Que Brasil surgiu a partir da Lei Áurea?

É um Brasil que se concentra apenas na liberdade do cativeiro, mas sem a integração dos indivíduos na sociedade brasileira. Portanto ela esvazia os conteúdos sociais do abolicionismo e garante a manutenção no poder dos mega fazendeiros, concentração da terra, entre outras coisas. O Brasil que emerge é um Brasil com racismo estrutural, relações étnico-raciais que privilegiam o branqueamento por uma lógica eurocêntrica. E aí vem uma sequência histórica como o racismo científico, dos grandes casarões admirados, que foram reformados e as senzalas esquecidas. Temos grandes escravistas homenageados na região com nome de praças, ruas, comendas, como temos na cidade a Comenda do Barão de Nova Friburgo – o maior escravista da região talvez um dos maiores do império, junto com a família Breves.

A data é um símbolo de resistência e resgate dessa memória?

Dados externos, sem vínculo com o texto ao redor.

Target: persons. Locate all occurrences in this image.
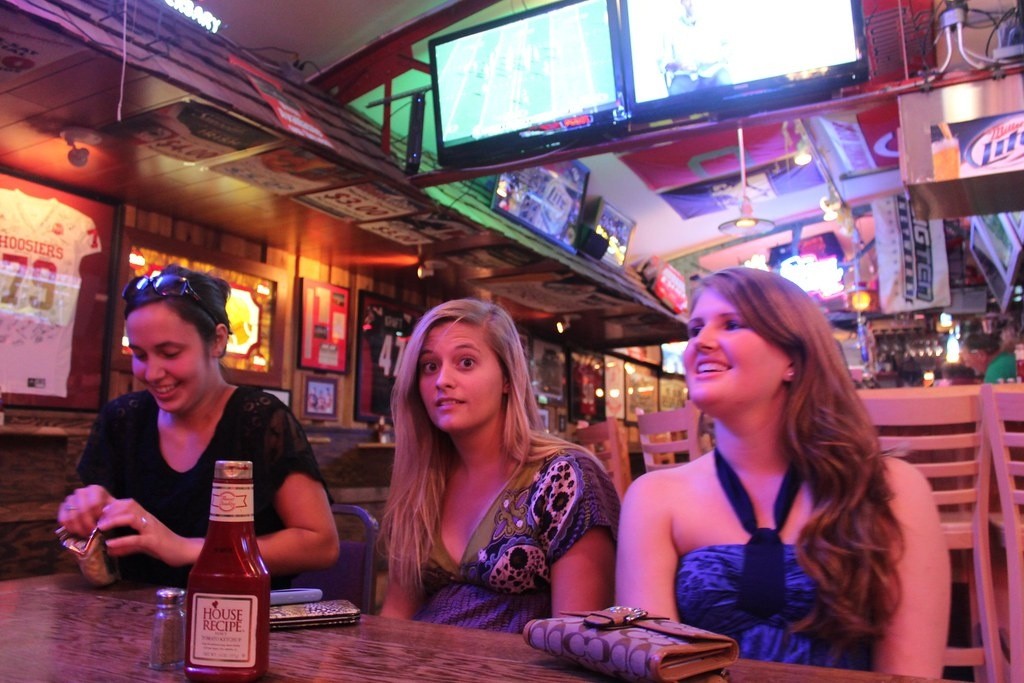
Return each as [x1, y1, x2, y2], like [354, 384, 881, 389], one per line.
[373, 297, 621, 639]
[54, 266, 339, 597]
[958, 328, 1020, 385]
[613, 265, 951, 681]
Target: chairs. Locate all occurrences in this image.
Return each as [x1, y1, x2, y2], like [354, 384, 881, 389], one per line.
[855, 391, 1009, 683]
[316, 443, 398, 505]
[576, 420, 632, 504]
[980, 383, 1024, 683]
[637, 398, 703, 472]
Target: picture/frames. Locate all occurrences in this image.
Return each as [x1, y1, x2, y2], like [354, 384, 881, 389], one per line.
[604, 352, 625, 421]
[353, 289, 427, 426]
[296, 277, 353, 374]
[111, 225, 288, 388]
[624, 361, 659, 427]
[514, 327, 530, 361]
[299, 372, 341, 421]
[567, 345, 606, 424]
[976, 213, 1022, 286]
[262, 387, 292, 409]
[967, 216, 1013, 313]
[530, 338, 568, 408]
[658, 371, 689, 410]
[490, 158, 591, 257]
[1007, 210, 1024, 246]
[0, 166, 124, 411]
[533, 404, 555, 433]
[559, 416, 566, 432]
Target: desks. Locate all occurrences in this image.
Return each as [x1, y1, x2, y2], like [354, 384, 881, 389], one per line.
[0, 569, 956, 683]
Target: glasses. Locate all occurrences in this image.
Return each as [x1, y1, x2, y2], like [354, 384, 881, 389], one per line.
[123, 276, 220, 327]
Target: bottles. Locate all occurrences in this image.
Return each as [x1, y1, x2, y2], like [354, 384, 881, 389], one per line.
[148, 587, 185, 670]
[184, 461, 271, 683]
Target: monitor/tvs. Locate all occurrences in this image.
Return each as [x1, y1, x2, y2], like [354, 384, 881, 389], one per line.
[428, 0, 628, 166]
[619, 0, 868, 124]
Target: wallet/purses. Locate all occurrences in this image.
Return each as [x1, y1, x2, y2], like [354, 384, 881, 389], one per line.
[523, 607, 739, 682]
[268, 598, 362, 629]
[64, 527, 120, 587]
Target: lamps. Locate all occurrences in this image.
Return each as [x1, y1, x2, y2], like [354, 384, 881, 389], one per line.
[416, 261, 446, 278]
[556, 315, 581, 333]
[718, 129, 775, 235]
[819, 193, 856, 237]
[790, 135, 815, 166]
[58, 126, 98, 169]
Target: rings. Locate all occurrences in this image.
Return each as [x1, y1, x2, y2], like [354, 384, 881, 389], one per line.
[140, 517, 148, 530]
[65, 503, 76, 512]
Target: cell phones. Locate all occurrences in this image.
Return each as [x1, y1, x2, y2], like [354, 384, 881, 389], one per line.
[269, 588, 323, 606]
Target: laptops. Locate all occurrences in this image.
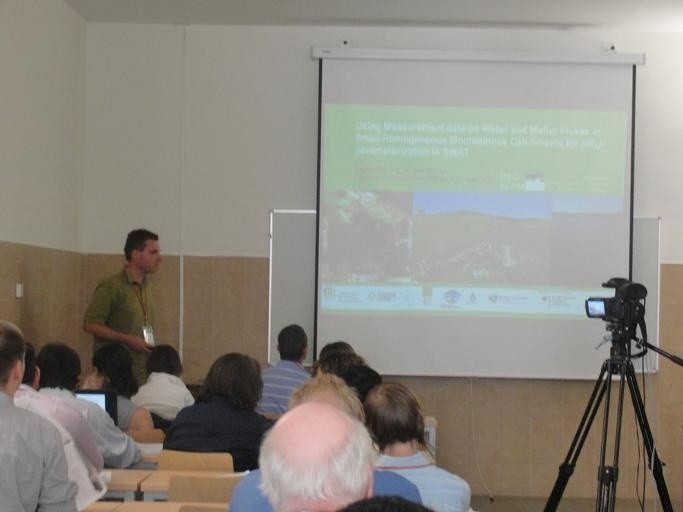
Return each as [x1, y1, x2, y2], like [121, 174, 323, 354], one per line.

O 13 de maio é um ponto de partida e não um ponto de chegada. Essa data não resolveu os problemas e é uma fresta para as resistências negras, de ex-escravos, que resgatam essas memórias. Um grupo de historiadores da UFF e da Unicamp vem resgatando essas memórias do cativeiro.

Em entrevista para a apresentadora Luciana Gimenez, o presidente Jair Bolsonaro disse que "Racismo é coisa rara no Brasil”. O quão grave é essa afirmação, vindo principalmente de alguém que ocupa esse cargo? E que reflexo e consequências surgem a partir de uma declaração como essa?

Não da para medir o quão grave é essa afirmação. Da pra medir o desconhecimento do presidente em relação a sociedade brasileira e à história do Brasil. Esse baixo nível de conhecimento era latente antes mesmo das eleições. Não sei se essa declaração vai impactar na ação de pessoas racistas ou se vai legitimar ações racistas, mas é tenebroso ver um presidente que desconhece a história brasileira e a sociedade que a gente vive, onde o racismo é algo tão presente.

O quão entranhado está na cultura brasileira a figura do negro e da cor preta como algo ruim?

Esse é o racismo estrutural, colocar o negro ou a cor preta como algo ruim. Em expressões, ditados, ela faz parte desse racismo estrutural. As pessoas nem percebem que usam expressões que acabam por rebaixar os negros. Esses mais de 300 anos em que tivemos a escravidão ele não é apagado de uma hora pra outra. Vai demorar muito tempo para que a sociedade volte a equilibras as relações e colocar no devido lugar as pessoas com origens negras e da escravidão. São problemas muito graves porque como eles permeiam na sociedade até de forma imperceptível. A Lei Áurea mudou a situação jurídica do escravo, mas as condições de trabalho, inserção na sociedade, nada foi feito quanto a isso.

É possível erradicar o racismo?

Não sei se é possível, mas o Estado pode tomar medidas para diminuir as diferenças sociais e socioeconômicas entre os indivíduos e com isso inserir grande parte dos negros nessa sociedade com postos diferentes daqueles que costumeiramente tem. É complicado falar em “erradicar o racismo”, mas o papel do professor e do Estado é exatamente alertar para esse problema e mostrar que o racismo é algo presente na nossa sociedade e que deve ser combatido o tempo todo.